Activity: Across all lines of the entries, tally those with the word "scientific" in them. The reply is the tally, by itself.

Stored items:
:::::

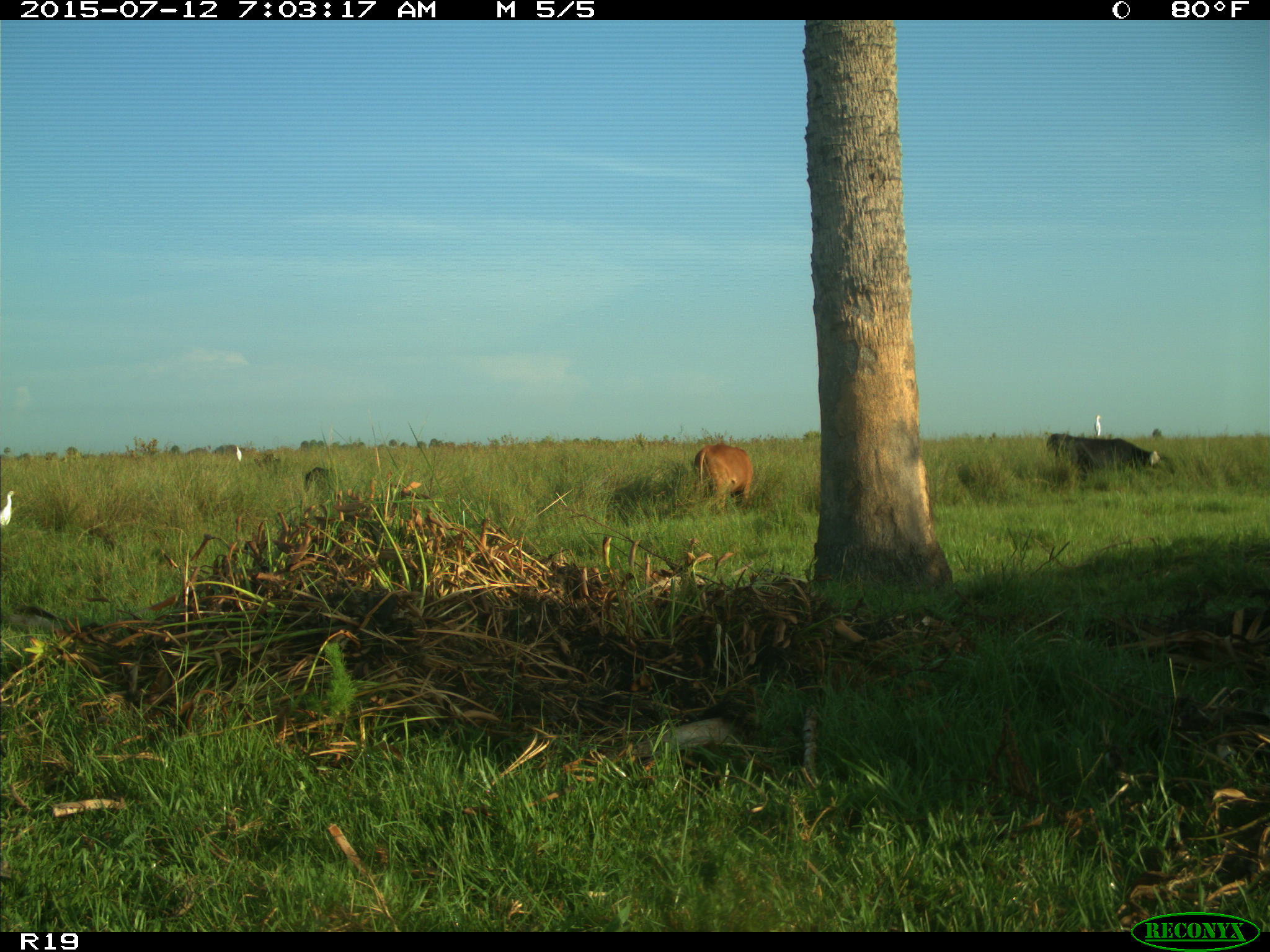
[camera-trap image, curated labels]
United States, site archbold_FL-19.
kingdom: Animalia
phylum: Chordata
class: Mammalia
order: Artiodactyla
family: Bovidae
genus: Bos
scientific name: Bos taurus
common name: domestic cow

:::::

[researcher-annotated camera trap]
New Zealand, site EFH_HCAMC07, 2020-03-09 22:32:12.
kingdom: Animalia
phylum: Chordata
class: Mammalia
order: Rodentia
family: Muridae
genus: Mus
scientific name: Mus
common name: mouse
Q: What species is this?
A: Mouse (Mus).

:::::

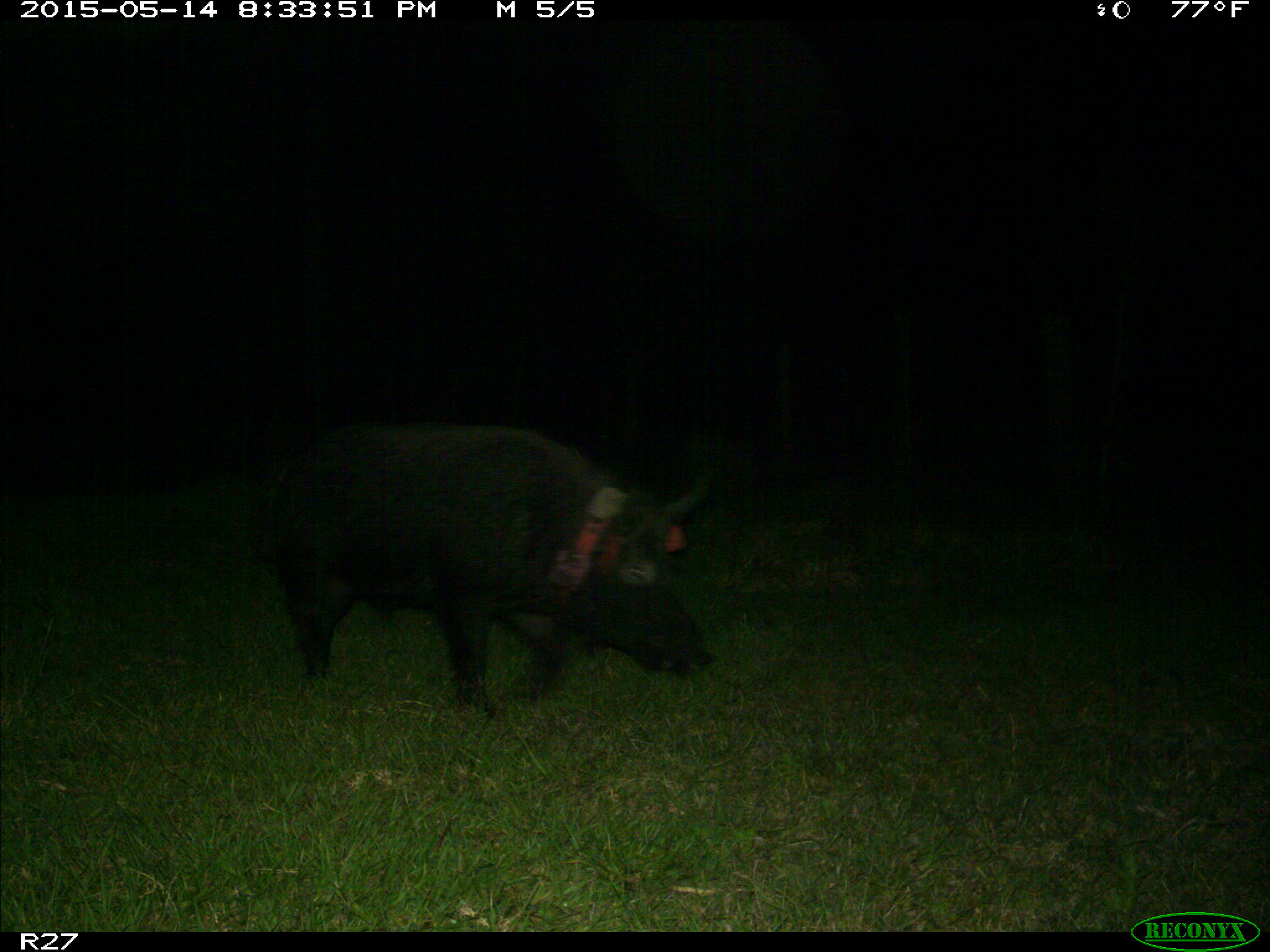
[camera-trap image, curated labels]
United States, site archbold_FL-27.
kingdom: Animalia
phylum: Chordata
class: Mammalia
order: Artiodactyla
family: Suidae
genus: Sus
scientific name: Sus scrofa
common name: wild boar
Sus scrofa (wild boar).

:::::

Output for this task: 3